Structural properties of cation exchange membranes: Characterization, electrolyte effect and solute transfer

Experimental investigations have shown that the presence of electrolytes has a strong influence on the transfer of neutral organic solutes through ion exchange membranes used in electrodialysis. It was further demonstrated that this influence is due to the impact of the membrane counter-ions on the noncovalent interactions existing between the hydrated and charged polymer chains in the membrane. The aim of this work is to investigate the structural properties of hydrated CMX membranes equilibrated with different counter-ions. Different methods, such as Infrared spectra (IR), contact angle and Differential Scanning Calorimetry (DSC) measurements, were used to characterize the membrane samples soaked in different electrolytes. In addition, IR spectra were calculated using a quantum mechanics approach and compared with the experimental ones. Shifts of characteristic IR peaks as function of membrane ionic form were observed in both experimental and computed spectra. Both spectra present shifts to lower wavenumber in presence of cations with higher hydration number.

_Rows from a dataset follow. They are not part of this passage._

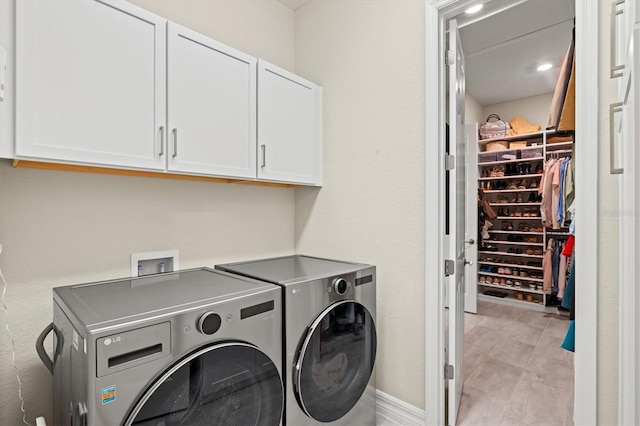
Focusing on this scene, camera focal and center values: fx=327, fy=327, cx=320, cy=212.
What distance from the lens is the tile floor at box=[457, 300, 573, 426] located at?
6.69 ft

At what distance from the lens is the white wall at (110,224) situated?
132 centimetres

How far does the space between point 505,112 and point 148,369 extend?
18.3ft

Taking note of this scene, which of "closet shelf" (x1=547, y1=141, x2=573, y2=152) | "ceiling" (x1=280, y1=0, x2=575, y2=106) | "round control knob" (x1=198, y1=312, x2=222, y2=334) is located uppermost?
"ceiling" (x1=280, y1=0, x2=575, y2=106)

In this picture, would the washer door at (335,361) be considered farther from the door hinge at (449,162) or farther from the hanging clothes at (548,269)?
the hanging clothes at (548,269)

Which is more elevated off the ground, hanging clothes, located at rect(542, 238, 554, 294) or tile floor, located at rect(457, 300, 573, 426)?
hanging clothes, located at rect(542, 238, 554, 294)

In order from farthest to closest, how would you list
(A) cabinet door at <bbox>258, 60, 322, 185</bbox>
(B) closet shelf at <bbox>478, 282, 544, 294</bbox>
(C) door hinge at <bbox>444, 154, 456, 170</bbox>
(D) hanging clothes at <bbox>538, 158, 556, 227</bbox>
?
(B) closet shelf at <bbox>478, 282, 544, 294</bbox> → (D) hanging clothes at <bbox>538, 158, 556, 227</bbox> → (A) cabinet door at <bbox>258, 60, 322, 185</bbox> → (C) door hinge at <bbox>444, 154, 456, 170</bbox>

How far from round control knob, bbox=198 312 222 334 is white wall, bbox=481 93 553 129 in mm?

The contact angle of CMX membranes also increases in presence of more hydrated ions revealing a decrease of the hydrophilicity of the membrane. Concerning DSC, the freezing temperature of the water entrapped in the membrane polymeric network soaked with different electrolytes was measured. A shift at lower temperature was found for more hydrated trapped ions. The computational and experimental membrane structural properties were correlated with the corresponding transfer properties (sugar fluxes) and a good agreement was obtained.